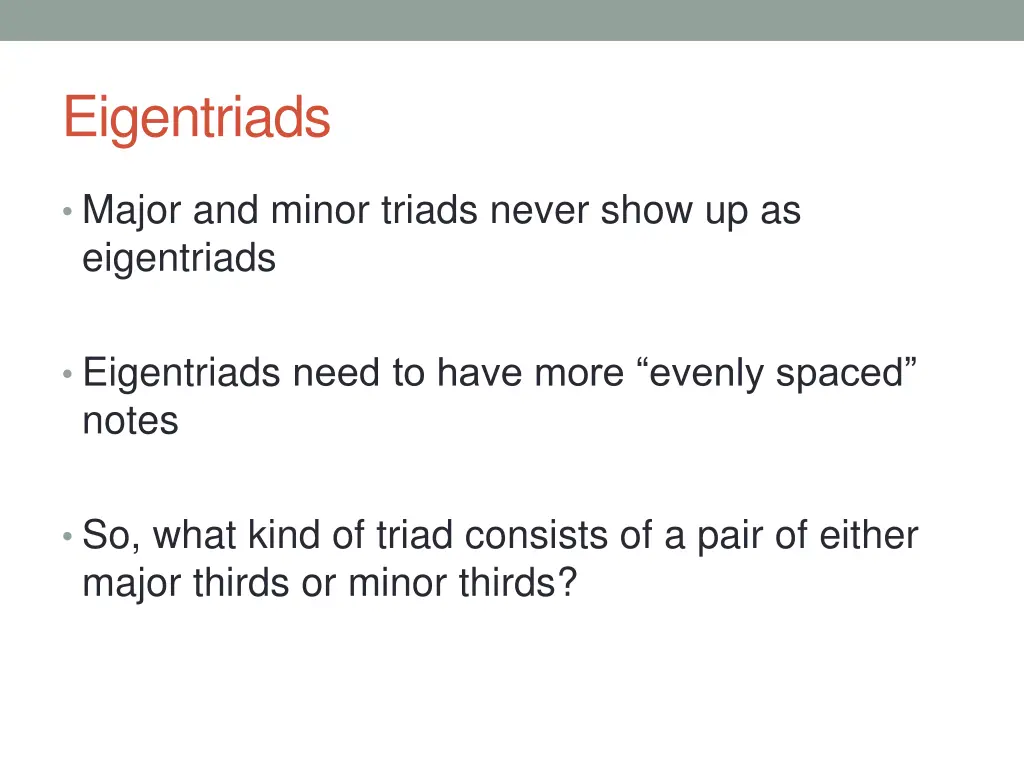 Eigentriads

• Major and minor triads never show up as eigentriads

• Eigentriads need to have more “evenly spaced” notes

• So, what kind of triad consists of a pair of either major thirds or minor thirds?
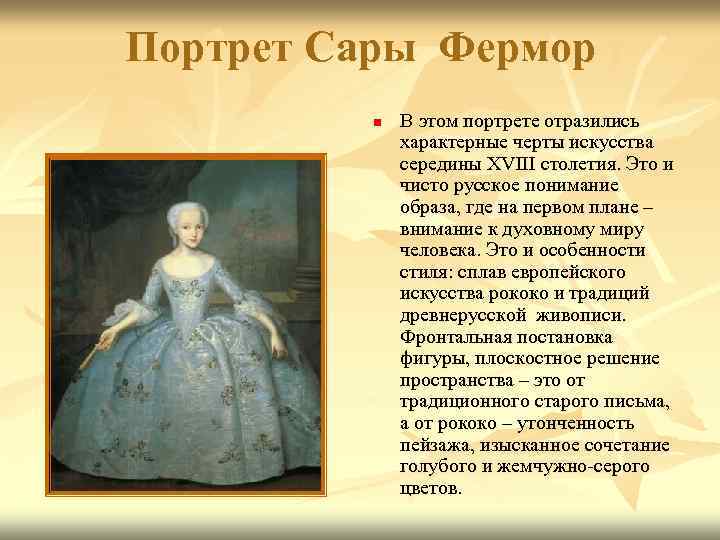 Портрет Сары Фермор

В этом портрете отразились характерные черты искусства середины XVIII столетия. Это и чисто русское понимание образа, где на первом плане – внимание к духовному миру человека. Это и особенности стиля: сплав европейского искусства рококо и традиций древнерусской живописи. Фронтальная постановка фигуры, плоскостное решение пространства – это от традиционного старого письма, а от рококо – утонченность пейзажа, изысканное сочетание голубого и жемчужно-серого цветов.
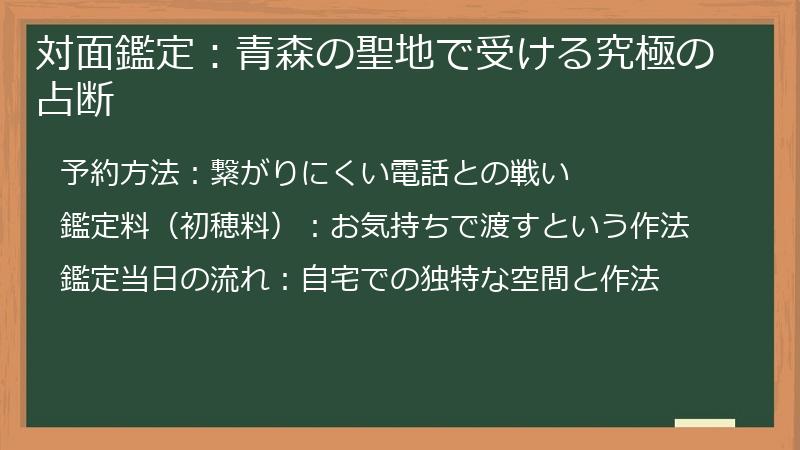 対面鑑定：青森の聖地で受ける究極の占断

予約方法：繋がりにくい電話との戦い

鑑定料（初穂料）：お気持ちで渡すという作法

鑑定当日の流れ：自宅での独特な空間と作法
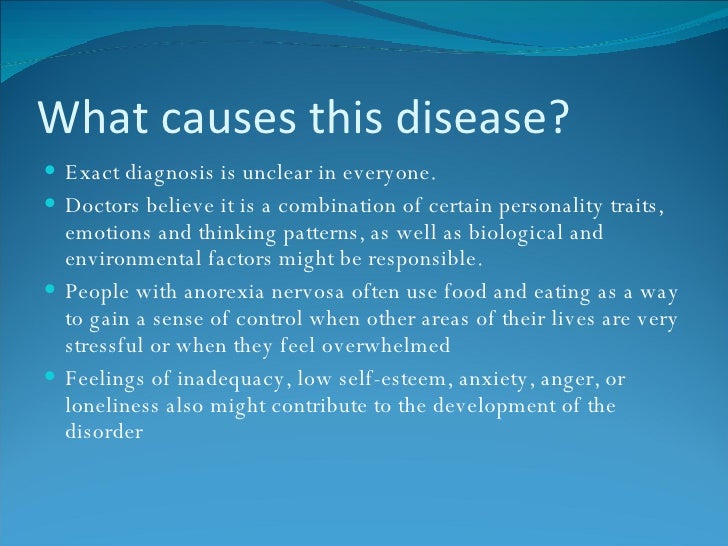 What causes this disease?

- Exact diagnosis is unclear in everyone.
- Doctors believe it is a combination of certain personality traits, emotions and thinking patterns, as well as biological and environmental factors might be responsible.
- People with anorexia nervosa often use food and eating as a way to gain a sense of control when other areas of their lives are very stressful or when they feel overwhelmed
- Feelings of inadequacy, low self-esteem, anxiety, anger, or loneliness also might contribute to the development of the disorder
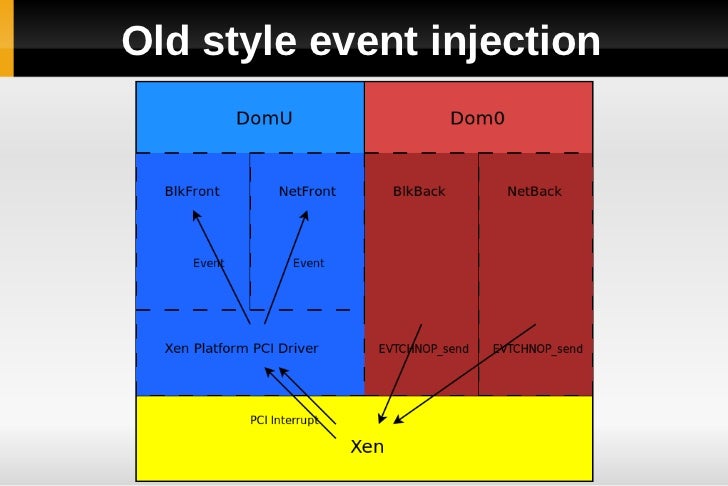 Old style event injection

DomU

Dom0

BlkFront

NetFront

BlkBack

NetBack

Event

Event

Xen Platform PCI Driver

EVTCHNOP_send

EVTCHNOP_send

PCI Interrupt

Xen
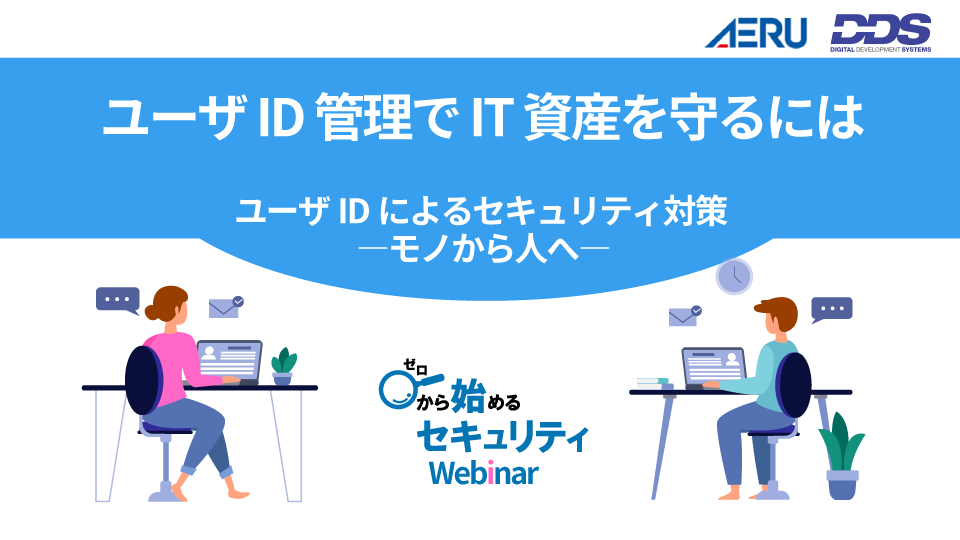 AERU DDS
DIGITAL DEVELOPMENT SYSTEMS

ユーザ ID 管理で IT 資産を守るには

ユーザ ID によるセキュリティ対策
―モノから人へ―

ゼロから始める
セキュリティ
Webinar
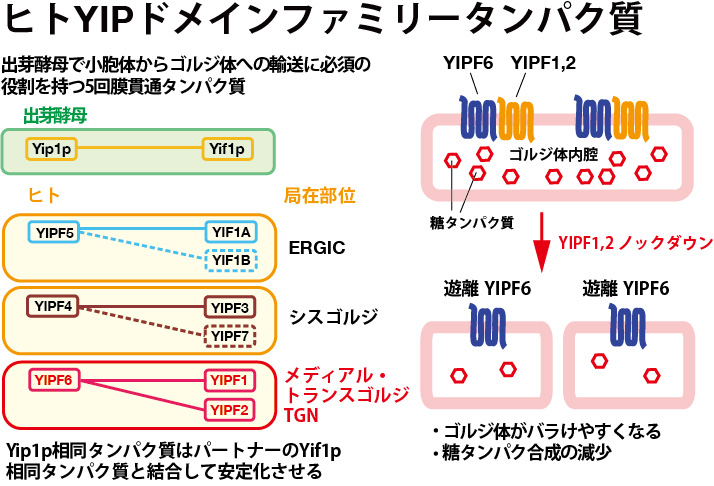 ヒトYIPドメインファミリータンパク質

出芽酵母で小胞体からゴルジ体への輸送に必須の役割を持つ5回膜貫通タンパク質

出芽酵母

Yip1p

Yif1p

ヒト

局在部位

YIPF5

YIF1A

YIF1B

ERGIC

YIPF4

YIPF3

YIPF7

シスゴルジ

YIPF6

YIPF1

YIPF2

メディアル・トランスゴルジ TGN

Yip1p相同タンパク質はパートナーのYif1p相同タンパク質と結合して安定化させる

YIPF6

YIPF1,2

ゴルジ体内腔

糖タンパク質

YIPF1,2 ノックダウン

遊離 YIPF6

遊離 YIPF6

・ゴルジ体がバラけやすくなる
・糖タンパク合成の減少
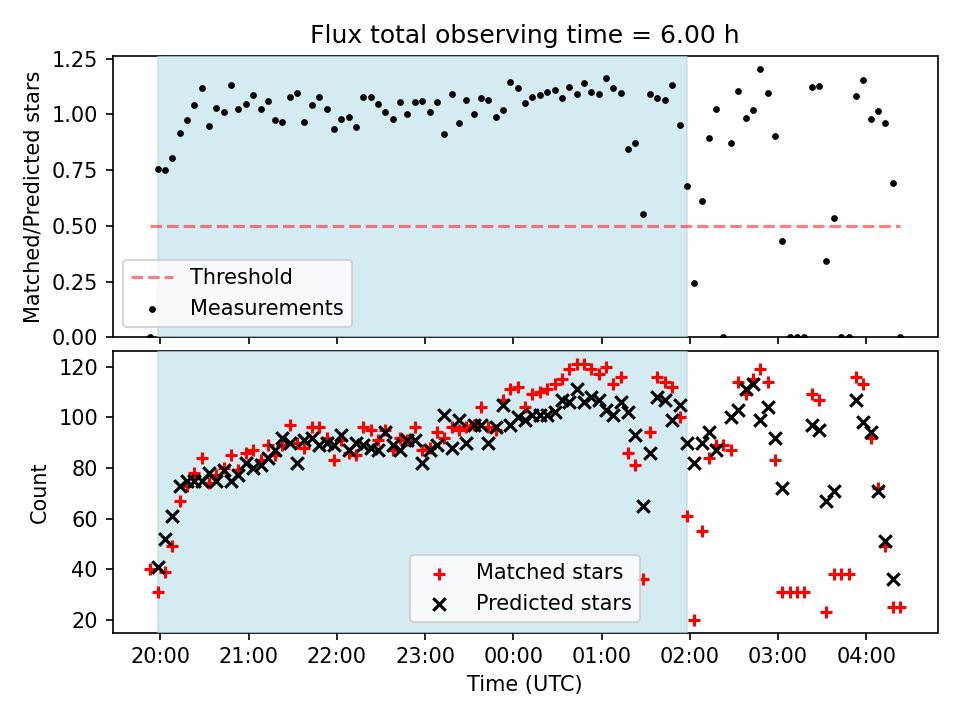 Flux total observing time = 6.00 h

Matched/Predicted stars

1.25
1.00
0.75
0.50
0.25
0.00

Threshold
Measurements

Count

120
100
80
60
40
20

Matched stars
Predicted stars

20:00 21:00 22:00 23:00 00:00 01:00 02:00 03:00 04:00

Time (UTC)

***

## ACTIVITY
Only the text is to be copied: please reproduce the records exactly and drop the pictures.

## THE COMPLETED TASK
 Eigentriads

• Major and minor triads never show up as eigentriads

• Eigentriads need to have more “evenly spaced” notes

• So, what kind of triad consists of a pair of either major thirds or minor thirds?
 Портрет Сары Фермор

В этом портрете отразились характерные черты искусства середины XVIII столетия. Это и чисто русское понимание образа, где на первом плане – внимание к духовному миру человека. Это и особенности стиля: сплав европейского искусства рококо и традиций древнерусской живописи. Фронтальная постановка фигуры, плоскостное решение пространства – это от традиционного старого письма, а от рококо – утонченность пейзажа, изысканное сочетание голубого и жемчужно-серого цветов.
 対面鑑定：青森の聖地で受ける究極の占断

予約方法：繋がりにくい電話との戦い

鑑定料（初穂料）：お気持ちで渡すという作法

鑑定当日の流れ：自宅での独特な空間と作法
 What causes this disease?

- Exact diagnosis is unclear in everyone.
- Doctors believe it is a combination of certain personality traits, emotions and thinking patterns, as well as biological and environmental factors might be responsible.
- People with anorexia nervosa often use food and eating as a way to gain a sense of control when other areas of their lives are very stressful or when they feel overwhelmed
- Feelings of inadequacy, low self-esteem, anxiety, anger, or loneliness also might contribute to the development of the disorder
 Old style event injection

DomU

Dom0

BlkFront

NetFront

BlkBack

NetBack

Event

Event

Xen Platform PCI Driver

EVTCHNOP_send

EVTCHNOP_send

PCI Interrupt

Xen
 AERU DDS
DIGITAL DEVELOPMENT SYSTEMS

ユーザ ID 管理で IT 資産を守るには

ユーザ ID によるセキュリティ対策
―モノから人へ―

ゼロから始める
セキュリティ
Webinar
 ヒトYIPドメインファミリータンパク質

出芽酵母で小胞体からゴルジ体への輸送に必須の役割を持つ5回膜貫通タンパク質

出芽酵母

Yip1p

Yif1p

ヒト

局在部位

YIPF5

YIF1A

YIF1B

ERGIC

YIPF4

YIPF3

YIPF7

シスゴルジ

YIPF6

YIPF1

YIPF2

メディアル・トランスゴルジ TGN

Yip1p相同タンパク質はパートナーのYif1p相同タンパク質と結合して安定化させる

YIPF6

YIPF1,2

ゴルジ体内腔

糖タンパク質

YIPF1,2 ノックダウン

遊離 YIPF6

遊離 YIPF6

・ゴルジ体がバラけやすくなる
・糖タンパク合成の減少
 Flux total observing time = 6.00 h

Matched/Predicted stars

1.25
1.00
0.75
0.50
0.25
0.00

Threshold
Measurements

Count

120
100
80
60
40
20

Matched stars
Predicted stars

20:00 21:00 22:00 23:00 00:00 01:00 02:00 03:00 04:00

Time (UTC)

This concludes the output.